Today is the Army's Birthday. Part of being a soldier is carrying the torch of tradition given to you so that you can pass it on to others as they join the Big Green Machine.
Last year I was less than five hours out of my dress blues from the Army Ball when I got the phone call that a VBIED had killed two of our soldiers and wounded several others. This year I'm in Afghanistan.
While I am not an idealist about military service, I do believe that those of us who make the choice to serve can only do so with the traditional values of "duty, honor, and country" if nothing more than to satisfy our own moral and legal obligation to the contract we signed.

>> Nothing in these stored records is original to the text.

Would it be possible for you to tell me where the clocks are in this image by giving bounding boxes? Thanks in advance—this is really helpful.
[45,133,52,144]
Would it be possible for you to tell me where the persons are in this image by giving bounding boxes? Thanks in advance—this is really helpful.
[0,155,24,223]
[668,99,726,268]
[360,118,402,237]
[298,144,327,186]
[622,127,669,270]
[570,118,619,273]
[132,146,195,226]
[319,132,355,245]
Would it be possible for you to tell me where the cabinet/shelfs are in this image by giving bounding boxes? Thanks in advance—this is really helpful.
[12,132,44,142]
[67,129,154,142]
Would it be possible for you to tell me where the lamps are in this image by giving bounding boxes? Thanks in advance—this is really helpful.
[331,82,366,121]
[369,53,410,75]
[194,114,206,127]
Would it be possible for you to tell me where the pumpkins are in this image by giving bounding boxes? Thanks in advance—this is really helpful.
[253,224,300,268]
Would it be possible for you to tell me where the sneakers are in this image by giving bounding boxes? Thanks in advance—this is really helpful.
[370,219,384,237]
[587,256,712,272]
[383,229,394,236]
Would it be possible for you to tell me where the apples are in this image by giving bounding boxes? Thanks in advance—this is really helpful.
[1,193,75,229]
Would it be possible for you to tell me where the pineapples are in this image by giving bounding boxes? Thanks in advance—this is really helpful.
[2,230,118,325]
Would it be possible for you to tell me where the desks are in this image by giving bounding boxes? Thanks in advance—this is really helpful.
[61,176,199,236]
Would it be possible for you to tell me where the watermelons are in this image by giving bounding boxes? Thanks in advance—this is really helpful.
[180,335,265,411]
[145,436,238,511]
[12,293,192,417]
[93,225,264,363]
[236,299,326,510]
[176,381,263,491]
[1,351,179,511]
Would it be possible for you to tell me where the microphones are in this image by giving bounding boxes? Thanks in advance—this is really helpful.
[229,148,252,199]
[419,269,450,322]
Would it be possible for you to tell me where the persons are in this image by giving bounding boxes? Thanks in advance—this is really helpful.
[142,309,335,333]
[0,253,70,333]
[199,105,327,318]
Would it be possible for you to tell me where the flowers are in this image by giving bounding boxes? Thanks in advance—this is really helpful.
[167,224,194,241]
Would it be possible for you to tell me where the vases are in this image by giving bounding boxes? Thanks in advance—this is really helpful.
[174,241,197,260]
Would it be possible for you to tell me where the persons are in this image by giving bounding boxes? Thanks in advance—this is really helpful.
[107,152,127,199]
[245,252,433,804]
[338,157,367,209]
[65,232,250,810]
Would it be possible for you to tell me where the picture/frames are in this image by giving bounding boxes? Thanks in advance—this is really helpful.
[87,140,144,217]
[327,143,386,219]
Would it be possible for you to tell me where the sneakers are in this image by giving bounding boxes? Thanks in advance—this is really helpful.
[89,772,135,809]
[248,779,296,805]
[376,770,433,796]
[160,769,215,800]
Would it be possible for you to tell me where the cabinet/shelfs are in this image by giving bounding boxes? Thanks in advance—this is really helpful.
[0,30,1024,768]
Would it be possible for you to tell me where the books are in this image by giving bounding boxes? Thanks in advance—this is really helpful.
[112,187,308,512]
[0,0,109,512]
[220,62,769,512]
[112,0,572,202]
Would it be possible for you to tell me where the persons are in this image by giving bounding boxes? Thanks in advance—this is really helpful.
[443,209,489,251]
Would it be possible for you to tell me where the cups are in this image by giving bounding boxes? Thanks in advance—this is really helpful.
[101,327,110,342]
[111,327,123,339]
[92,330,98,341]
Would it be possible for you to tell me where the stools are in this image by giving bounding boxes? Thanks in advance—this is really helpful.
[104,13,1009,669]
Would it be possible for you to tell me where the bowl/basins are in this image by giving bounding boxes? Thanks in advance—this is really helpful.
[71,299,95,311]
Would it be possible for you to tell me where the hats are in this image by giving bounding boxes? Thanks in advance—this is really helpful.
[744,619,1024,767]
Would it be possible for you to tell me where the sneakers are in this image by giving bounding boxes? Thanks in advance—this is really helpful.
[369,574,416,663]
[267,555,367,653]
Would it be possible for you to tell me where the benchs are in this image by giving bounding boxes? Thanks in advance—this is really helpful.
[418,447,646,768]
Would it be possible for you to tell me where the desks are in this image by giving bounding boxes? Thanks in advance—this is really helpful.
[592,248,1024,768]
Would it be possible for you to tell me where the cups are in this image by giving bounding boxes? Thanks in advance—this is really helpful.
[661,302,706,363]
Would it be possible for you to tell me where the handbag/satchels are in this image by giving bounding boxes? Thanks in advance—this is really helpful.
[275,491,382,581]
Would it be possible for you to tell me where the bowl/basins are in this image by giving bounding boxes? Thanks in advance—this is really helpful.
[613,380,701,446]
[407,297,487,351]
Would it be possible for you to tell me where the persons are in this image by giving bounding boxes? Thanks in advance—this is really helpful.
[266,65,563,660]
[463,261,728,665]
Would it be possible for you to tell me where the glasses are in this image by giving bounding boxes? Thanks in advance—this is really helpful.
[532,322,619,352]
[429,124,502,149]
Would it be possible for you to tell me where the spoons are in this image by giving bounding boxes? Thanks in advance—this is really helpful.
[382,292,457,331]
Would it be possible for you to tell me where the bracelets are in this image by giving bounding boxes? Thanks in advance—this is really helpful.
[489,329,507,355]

Gentlemen, Duty is doing what is expected of you. Honor is conducting yourself in a right and moral manner in all things. Country, well, I don't know what that really means to me right now. My country is very different from when I signed on in 97, and while I still love my country I'm not sure if my service is of any real benefit to her.
Ever wonder why the US Military continually ranks so high in Public Trust? It isn't because we are different people than Congressmen or Senators (who are just as human as anybody else from all medical reports), it is because we are the same as the people of the United States. The vast majority of the Legislative body is a bunch of lawyers creating work for other lawyers. The vast majority of the US Military is now a caste of warriors along family lines. Less than 20% of us now serving came from a family that didn't have an immediate family member also serving.
I worry about that some. Some say that our Military represents the very best of America, but I have no idea if that is true. But I will continue to do my best, if nothing more because I gave my word that I would do so. And if personal accountability and dedication are the only things I can pass on when I leave the Big Green Machine, I think that I will be fine with that.